Элевен не снятся сны. Она ненавидит это — потому что сны могли вернуть ей рассудок, могли вернуть ей ее семью и друзей, ее любимого парня, ее город. Но все, что она видит — ничего. С другой стороны, все лучше, чем времяпровождение рядом с Генри. Генри мягок и обходителен: он больше не делает ей больно — в этом нет необходимости, сейчас она слабее новорожденного ягненка; постоянно гладит ее по голове, цепляет непослушные кудрявые локоны, окручивает их пальцами; и держит ее только у себя на коленях; она почти никогда не сопротивляется и не пытается сбежать — она не может, хотя Первому больше нравится думать, что ей просто нравится быть с ним так близко.
Но Генри все равно отвратителен.

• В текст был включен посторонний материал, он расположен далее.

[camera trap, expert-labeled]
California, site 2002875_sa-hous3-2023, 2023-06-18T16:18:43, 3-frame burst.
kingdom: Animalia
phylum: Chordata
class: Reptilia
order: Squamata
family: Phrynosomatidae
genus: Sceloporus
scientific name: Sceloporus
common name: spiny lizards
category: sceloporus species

Хуже не бывает. Может, если бы ей стерли все воспоминания о его поступках, она бы так и не считала. Джейн бы любила его искренне — была очарована и мечтала только о том, чтобы он как можно чаще касался губами ее лица. Однако, она знает о нем все — намного больше, чем ей хотелось бы. И поэтому она уверена в том, что ее нынешняя ситуация худшая из всех возможных. Ей нужно выбираться из этой компостной ямы.
— Почему ты до сих пор не убил меня?